Ho iniziato a lavorare nell'industria del cinema (e dunque dei media) nel 2001.
Conobbi molto presto, appena giunto a Roma, Nicola Giuliano con la sua Indigo e poi Paolo Sorrentino con il suo formidabile "L'uomo in più", l'opera prima più folgorante del decennio scorso. E direi pure di quello successivo.
Nel 2004 ricordo ancora come fosse oggi l'ansia e i pesi che divisi con Domenico Procacci, allorquando importammo in Francia le pizze (erano 7 forse?) appena terminate in laboratorio de "Le conseguenze dell'amore", in concorso quell'anno a Cannes. Altro film epocale e decisivo per la carriera di Paolo.
E ricordo quando Nicola Giuliano mi aggiustò il papillon sul mio abito nero prima del montée de marche infiocchettato di rosso. E quando il presidente della giuria di quell'anno, Quentin Tarantino, scoppiò a ridere di gusto, da solo, al centro dell'enorme sala cannense alla scena del passante che sbatte al palo della luce per seguire il profilo di Olivia Magnani e un gigantesco Toni Servillo li osserva dalla finestra.
Quel che è accaduto stanotte a Los Angeles riporta alla mia mente le mozioni dell'affetto, sincero, per produttori e un autore considerati ancora giovani che non hanno mai fatto a patti con le sirene che vogliono normalizzare il nostro cinema, standardizzandolo in una melassa inconsistente e gommosa.
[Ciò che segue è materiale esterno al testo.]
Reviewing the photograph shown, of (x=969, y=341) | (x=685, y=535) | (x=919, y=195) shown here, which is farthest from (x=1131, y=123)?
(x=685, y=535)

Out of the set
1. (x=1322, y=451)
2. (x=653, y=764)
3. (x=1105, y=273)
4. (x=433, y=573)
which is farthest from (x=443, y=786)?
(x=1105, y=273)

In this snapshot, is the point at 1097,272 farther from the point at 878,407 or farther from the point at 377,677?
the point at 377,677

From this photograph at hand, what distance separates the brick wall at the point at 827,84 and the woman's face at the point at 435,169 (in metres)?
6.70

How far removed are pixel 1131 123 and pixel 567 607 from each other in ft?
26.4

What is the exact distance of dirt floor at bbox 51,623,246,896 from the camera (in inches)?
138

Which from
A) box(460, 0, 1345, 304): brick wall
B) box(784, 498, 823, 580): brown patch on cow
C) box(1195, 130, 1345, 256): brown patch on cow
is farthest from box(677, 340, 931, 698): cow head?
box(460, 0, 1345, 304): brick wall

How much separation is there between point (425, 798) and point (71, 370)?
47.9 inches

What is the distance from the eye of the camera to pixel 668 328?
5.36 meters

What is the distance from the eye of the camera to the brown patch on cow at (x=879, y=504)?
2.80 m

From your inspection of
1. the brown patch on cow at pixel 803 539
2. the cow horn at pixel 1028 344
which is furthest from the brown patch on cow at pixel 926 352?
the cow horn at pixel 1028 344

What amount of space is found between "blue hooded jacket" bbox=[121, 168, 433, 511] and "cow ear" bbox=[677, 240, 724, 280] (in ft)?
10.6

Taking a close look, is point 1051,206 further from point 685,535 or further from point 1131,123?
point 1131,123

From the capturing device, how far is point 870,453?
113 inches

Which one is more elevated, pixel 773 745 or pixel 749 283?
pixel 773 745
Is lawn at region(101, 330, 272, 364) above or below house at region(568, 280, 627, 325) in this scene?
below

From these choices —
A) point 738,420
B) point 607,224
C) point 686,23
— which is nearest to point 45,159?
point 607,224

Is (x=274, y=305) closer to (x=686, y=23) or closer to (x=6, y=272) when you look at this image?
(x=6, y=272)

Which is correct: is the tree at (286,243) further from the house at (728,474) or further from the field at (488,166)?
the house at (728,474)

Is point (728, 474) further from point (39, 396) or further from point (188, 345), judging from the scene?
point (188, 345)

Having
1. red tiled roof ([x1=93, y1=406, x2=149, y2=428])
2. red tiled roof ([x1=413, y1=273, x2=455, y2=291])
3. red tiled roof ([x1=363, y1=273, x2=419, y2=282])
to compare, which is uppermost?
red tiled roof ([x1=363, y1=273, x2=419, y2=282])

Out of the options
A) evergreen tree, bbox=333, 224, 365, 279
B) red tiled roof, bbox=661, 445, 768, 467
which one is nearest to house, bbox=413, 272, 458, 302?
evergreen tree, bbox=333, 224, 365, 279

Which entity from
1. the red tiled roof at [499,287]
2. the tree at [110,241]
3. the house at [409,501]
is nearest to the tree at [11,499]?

Quel che, con loro, ha visto il riconoscimento del premio più ambìo per chi fa il nostro mestiere, è l'industria italiana della produzione culturale. Una miscela di ambiti creativi, tecnici, economici, organizzativi che ora siede, dopo 15 anni, sul tetto del mondo grazie a un autore, ai suoi produttori e a tutti coloro i quali, ogni mattina, credono nella cultura come fattore di qualità sociale.
Da quel 2004 anche io sono cresciuto. Un po' anche con loro e grazie a loro. Oggi, da giovane uomo, affaticato per la semi nottata, brindo alla qualità italiana. Alla nostra grande bellezza.